В последние годы своего правления Екатерина II резко меняет отношение к Франции в связи с событиями революции 1789–1794 гг. Казнь Людовика XVI и его супруги Марии Антуанетты потрясла императрицу до глубины души. 15 февраля 1793 г. Екатерина II издала указ, в соответствие с которым все французы, проживавшие на территории России, должны были покинуть страну в трехнедельный срок. Французские книги конфисковались и уничтожались. Стали появляться памфлеты, направленные против революции и просветительских идей. Усилилась цензура. Таким образом, завершилась эволюция «французской» политики Екатерины II, которую А.А. Скакун характеризовал как «регрессивное движение от лицемерно-прагматического «вольтерьянства» и галломании к антипросветительской и антиреволюционной галлофобии».
Итак, несомненно, влияние французской культуры в России при Екатерине II заметно усилилось, в частности, закрепилось господство французской культуры и французского языка в высшем свете России. Но означало ли это, что Англия и англичане перестали оказывать прежнее воздействие на политическую элиту России, как то бывало в эпоху Петра I? Отнюдь, нет. Хотя англичане, по замечанию французского министра Вержени, и «теряли в Петербурге прежнее влияние», однако, их позиции при дворе, да и в высших слоях российского общества оставались по-прежнему достаточно прочными.
Активный интерес англичан к Екатерине как будущей императрице России проявился еще до ее вступления на престол. Посол Великобритании в России Уильямс сумел установить незадолго до начала Семилетней войны 1756–1763 гг. тесные сношения с «молодым двором». Между британским послом и юной Екатериной завязалась доверительная переписка, продолжавшаяся около года. Покидая Россию, Уильямс получил от Екатерины письмо, в котором содержались следующие заверения: «Я обращу, коль скоро я смогу, мои обязательства к вам на благо вашей родины. Да, милостивый государь, никогда, никогда, ничто не отвлечет меня от главного предмета — ее (Англию) восстановить в ее прежнее положение и во весь блеск, который Россия должна ей пожелать, для собственной своей выгоды».

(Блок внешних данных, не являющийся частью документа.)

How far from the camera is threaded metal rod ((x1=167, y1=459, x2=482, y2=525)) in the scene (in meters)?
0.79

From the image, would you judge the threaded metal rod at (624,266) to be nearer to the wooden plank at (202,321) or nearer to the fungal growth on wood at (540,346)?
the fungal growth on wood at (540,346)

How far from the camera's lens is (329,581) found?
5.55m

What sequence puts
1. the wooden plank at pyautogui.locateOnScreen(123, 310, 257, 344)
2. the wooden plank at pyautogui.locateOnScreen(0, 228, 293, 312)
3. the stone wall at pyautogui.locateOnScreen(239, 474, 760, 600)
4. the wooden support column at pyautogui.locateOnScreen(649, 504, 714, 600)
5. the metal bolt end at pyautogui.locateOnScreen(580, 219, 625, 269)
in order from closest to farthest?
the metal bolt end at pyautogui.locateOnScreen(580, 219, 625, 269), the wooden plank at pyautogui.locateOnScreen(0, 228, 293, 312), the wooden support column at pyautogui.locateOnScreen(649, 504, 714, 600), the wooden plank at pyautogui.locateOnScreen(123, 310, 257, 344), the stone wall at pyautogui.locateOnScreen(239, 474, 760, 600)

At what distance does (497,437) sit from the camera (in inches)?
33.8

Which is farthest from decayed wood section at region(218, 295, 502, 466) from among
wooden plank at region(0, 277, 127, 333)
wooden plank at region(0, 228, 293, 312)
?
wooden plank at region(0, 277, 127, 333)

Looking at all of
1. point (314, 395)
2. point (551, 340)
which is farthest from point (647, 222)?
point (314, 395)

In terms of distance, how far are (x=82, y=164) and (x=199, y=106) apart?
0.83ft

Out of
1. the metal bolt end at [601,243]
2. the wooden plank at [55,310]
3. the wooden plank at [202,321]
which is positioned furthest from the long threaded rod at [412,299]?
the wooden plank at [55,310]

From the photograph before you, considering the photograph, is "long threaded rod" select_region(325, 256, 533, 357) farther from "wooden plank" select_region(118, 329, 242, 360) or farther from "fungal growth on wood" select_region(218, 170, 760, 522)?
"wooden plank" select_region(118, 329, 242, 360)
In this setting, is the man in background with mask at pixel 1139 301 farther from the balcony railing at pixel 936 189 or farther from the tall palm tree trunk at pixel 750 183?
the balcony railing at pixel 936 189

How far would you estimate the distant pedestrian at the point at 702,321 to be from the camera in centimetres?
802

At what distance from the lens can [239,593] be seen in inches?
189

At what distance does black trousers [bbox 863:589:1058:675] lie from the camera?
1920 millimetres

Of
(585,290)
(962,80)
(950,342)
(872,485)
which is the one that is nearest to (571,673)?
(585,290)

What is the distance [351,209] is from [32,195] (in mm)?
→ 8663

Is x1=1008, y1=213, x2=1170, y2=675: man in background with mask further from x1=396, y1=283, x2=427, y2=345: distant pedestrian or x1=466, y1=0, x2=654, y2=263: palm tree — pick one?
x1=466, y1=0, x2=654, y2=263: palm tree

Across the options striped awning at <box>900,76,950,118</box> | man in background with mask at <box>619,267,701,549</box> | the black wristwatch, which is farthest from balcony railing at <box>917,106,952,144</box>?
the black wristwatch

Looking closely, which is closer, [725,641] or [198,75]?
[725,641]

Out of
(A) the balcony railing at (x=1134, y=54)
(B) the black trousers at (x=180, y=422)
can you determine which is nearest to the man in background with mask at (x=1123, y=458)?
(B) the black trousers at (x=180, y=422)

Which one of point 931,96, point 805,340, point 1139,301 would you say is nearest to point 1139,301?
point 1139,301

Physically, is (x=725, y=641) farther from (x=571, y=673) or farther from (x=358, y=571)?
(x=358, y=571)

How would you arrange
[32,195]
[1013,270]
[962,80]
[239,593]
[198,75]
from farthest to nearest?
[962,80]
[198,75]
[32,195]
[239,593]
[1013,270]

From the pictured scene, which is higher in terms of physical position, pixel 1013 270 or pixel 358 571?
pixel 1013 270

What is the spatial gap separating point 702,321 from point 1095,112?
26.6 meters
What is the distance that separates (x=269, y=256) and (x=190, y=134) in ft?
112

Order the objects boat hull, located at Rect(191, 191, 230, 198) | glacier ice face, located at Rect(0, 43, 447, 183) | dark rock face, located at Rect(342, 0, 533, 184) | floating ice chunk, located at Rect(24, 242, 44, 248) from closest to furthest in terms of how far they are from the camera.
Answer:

Пытаясь укрепить свое положение при дворе Елизаветы Петровны, Екатерина не брезговала ничем. Она занимала через посредничество британского посланника огромные суммы (в десятки тыс. фунтов стерлингов), выпросила даже у короля Англии 10 тыс. фунтов. Все эти деньги были израсходованы на подарки и подкуп ее сторонников при дворе Елизаветы. Взамен Екатерина обещала «честным словом действовать в общих англо-русских интересах». И, как окажется впоследствии, своих обещаний она не забыла. Став императрицей, в одном из писем Екатерина II заметила: «Я так привыкла к дружбе англичан, что смотрю на каждого из них, как на лицо, желающее мне добра и действую, насколько это от меня зависит, соображаясь с этим».
В своей любви к британской нации Екатерина II признается и в беседе с послом Харрисом, заверяя его в том, что является «другом Англии по влечению и по интересу». И действительно, первые десятилетия правления Екатерины II в 60-70-е годы XVIII в. — были отмечены наиболее тесным сближением двух стран во многом благодаря той позиции, которую занимала по отношению к Англии сама императрица. По-прежнему наиболее интенсивными в российско-британском диалоге при ней оставались торговые сношения. По свидетельствам Сегюра, английские негоцианты образовали в Петербурге «грозную колонию», целый квартал в столице стал называться Английской линией. В августе 1766 г. был принят новый российско-британский торговый договор, продлевавший действие соглашения 1734 года. В результате объем британской торговли в сравнении с началом века удвоился.
Англичане ввозили в Россию до несколько сотен наименований товаров не только из Британии, но и из своих колоний, а также других европейских стран. Первое место в британском экспорте занимала продукция текстильной и химической промышленности. Значительным оставался объем ввозимого алкоголя. Именно в XVIII в. британское пиво сделалось популярным в России. Примечательно, что в британской торговле экспорт значительно превышал импорт, что свидетельствовало о стратегической важности России как торгового партнера для Великобритании.
Как и Петр I, Екатерина II уделяла большое внимание состоянию морского флота России. Она регулярно приглашала на службу в нашу страну морских офицеров и опытных моряков из Англии. Нередко ко двору привлекались различные мастеровые. К примеру, в строительных работах в Царском Селе летом 1785 г. были задействованы английские специалисты. Императрица проявляла самый живой интерес и к британскому искусству. Ее торговые агенты скупили знаменитую керамику Уэджвуда для украшения залов Зимнего дворца, а также приобрели за 43 тыс. фунтов коллекцию произведений искусства из собрания премьер-министра Англии Р. Уолпола.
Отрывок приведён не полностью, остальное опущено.